The application for benefits alleged that she has been disabled since birth in
1997. Acting for the Commissioner following a hearing held December 16, 2014,
administrative law judge Albert J. Velasquez issued a decision on February 18,
2015, that Ms. Conway is not disabled. The Appeals Council denied review of the
ALJ’s decision on June 8, 2016, rendering it the final decision of the Commissioner.
Ms. Conway timely filed this civil action under 42 U.S.C. § 405(g) for review of the
Commissioner’s decision.
Ms. Conway contends that the decision should be reversed and remanded
because the ALJ’s decision that no listing was met was perfunctory and did not
mention any listing that he had considered. She asserts that the elements of listing
112.05D (intellectual disability) are met by the record evidence and that the ALJ
made findings that would support each element.

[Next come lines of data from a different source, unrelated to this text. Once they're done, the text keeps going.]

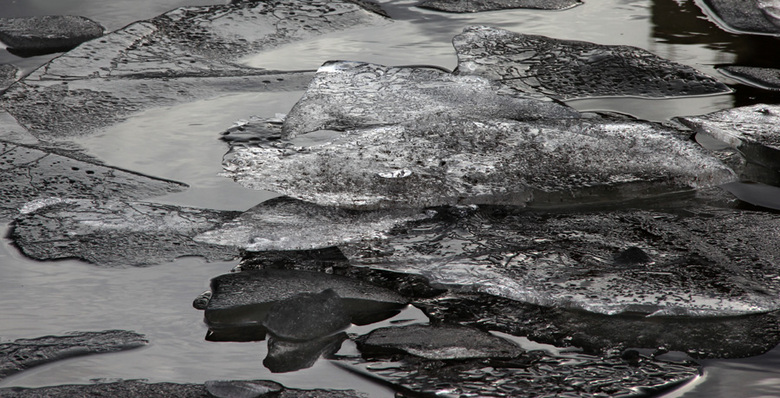 artic iceplates too - artic iceplates too <br /> <br /> in het kanaal bij Weert <br /> dreven deze schotsen <br /> <br /> cam1/9499 <br /> by -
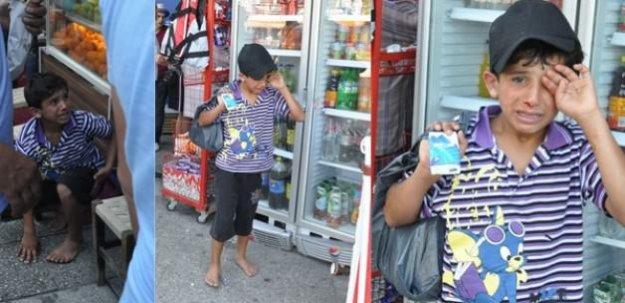 İzmir'de mendil satan Suriyeli çocuğa dayak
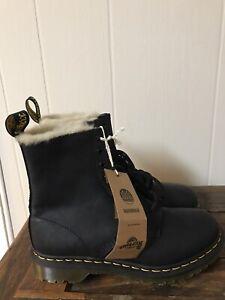 Doc Martens Womens Size 9M Boots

The court now turns to the legal framework for analyzing child disability
claims and the court’s standard of review. It will then address Ms. Conway’s
assertions of error.
Standard for Proving Disability
A child under the age of 18 is eligible for disability benefits under the SSI
program if she has “a medically determinable physical or mental impairment, which
results in marked and severe functional limitations, and which can be expected to
result in death or which has lasted or can be expected to last for a continuous period
of not less than 12 months.” 42 U.S.C. § 1382c(a)(3)(C)(i). The SSA has
implemented this statutory standard by, in part, prescribing a three-step sequential
evaluation process. 20 C.F.R. § 416.924. Step one asks if the child is engaged in
substantial gainful activity (i.e., is earning money at a certain level); if she is, then
she is not disabled. § 416.924(b). Step two asks whether the child’s impairments,
singly or in combination, are severe; if they are not, then she is not disabled.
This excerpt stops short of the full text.